Since the histopathological finding of pyoderma gangrenosa is non-specific [3]. Described the diagnostic criteria for pyoderma gangrenosa, which include both histopathological and clinical consideration. The describe it into major and minor criteria:
Major criterion: Biopsy of ulcer edge demonstrating a neutrophilic infiltrate.
Minor criteria:
1. Exclusion of infection
2. Pathergy
3. Personal history of inflammatory bowel disease or inflammatory arthritis
4. History of papule, pustule, or vesicle that rapidly ulcerated
5. Peripheral erythema, undermining border, and tenderness at site of ulceration
6. Multiple ulcerations (at least one occurring on an anterior lower leg)

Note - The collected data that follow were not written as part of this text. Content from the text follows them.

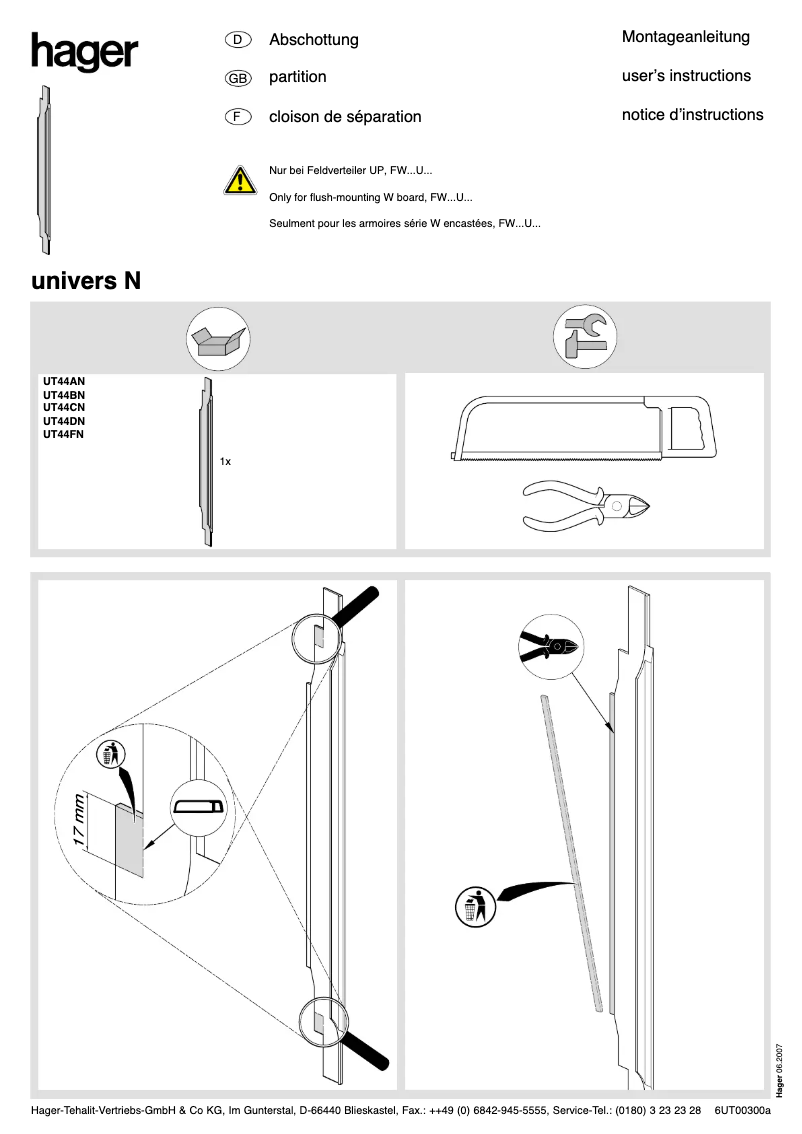 hager

D Abschottung
GB partition
F cloison de séparation

Montageanleitung
user's instructions
notice d'instructions

Nur bei Feldverteiler UP, FW...U...
Only for flush-mounting W board, FW...U...
Seulment pour les armoires série W encastées, FW...U...

univers N

UT44AN
UT44BN
UT44CN
UT44DN
UT44FN

1x

17 mm

Hager 06.2007

Hager-Tehalit-Vertriebs-GmbH & Co KG, Im Gunterstal, D-66440 Blieskastel, Fax.: ++49 (0) 6842-945-5555, Service-Tel.: (0180) 3 23 23 28 6UT00300a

7. Cribriform or “wrinkled paper” scar at sites of healed ulcers
8. Decrease in ulcer size within one month of initiating immunosuppressive medications
At least the major criterion and four minor criteria are necessary for diagnosis.
There is various disorder, which simulate pyoderma gangrenosa both histopathologically and clinically. Following should be kept in differential diagnosis [5] - cutaneous Crohn’s disease, ulcerative necrobiosis lipoidica, various cutaneous infection, venous disease, vasculitis, malignancy, drug reaction and exogenous tissue injury.

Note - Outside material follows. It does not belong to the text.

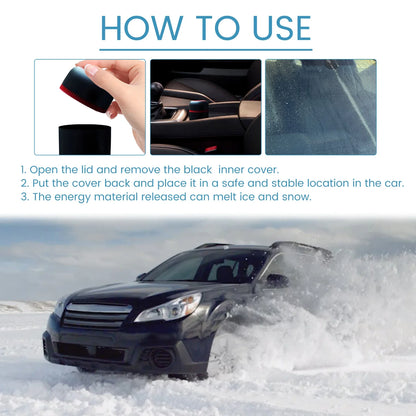 HOW TO USE

1. Open the lid and remove the black inner cover.
2. Put the cover back and place it in a safe and stable location in the car.
3. The energy material released can melt ice and snow.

To conclude, pyoderma gangrenosa in post donor nephrectomy patient is very rare, with diagnosis confirmed by clinically and histopathologically and exclusion of other factor.
References
- Brunsting LA, Goeckerman WH, O’Leary PA. Pyoderma gangenosum: clinical and experimental observations in five cases occurring in adults. Arch Dermatol. 1930; 22: 655.
- Crowson AN, Mihm MC Jr, Magro C. Pyoderma gangrenosum: a review. J Cutan Pathol. 2003; 30: 97-107.
- Su WP, Schroeder AL, Perry HO, Powell FC. Histopathologic and immunopathologic study of pyoderma gangrenosum. J Cutan Pathol. 1986; 13: 323-330.
- Powell FC, Su WP, Perry HO. Pyoderma gangrenosum: Classification and management. J Am Acad Dermatol. 1996; 34: 395-409.
- Weenig RH, Davis MD, Dahl PR, Su WP. Skin ulcers misdiagnosed as pyoderma gangrenosum. N Engl J Med. 2002; 347: 1412.
- Al-Hwiesh AK. Pyoderma gangrenosum in a renal transplant recipient: a case report. Saudi J Kidney Dis Transpl. 2006; 17: 559-563.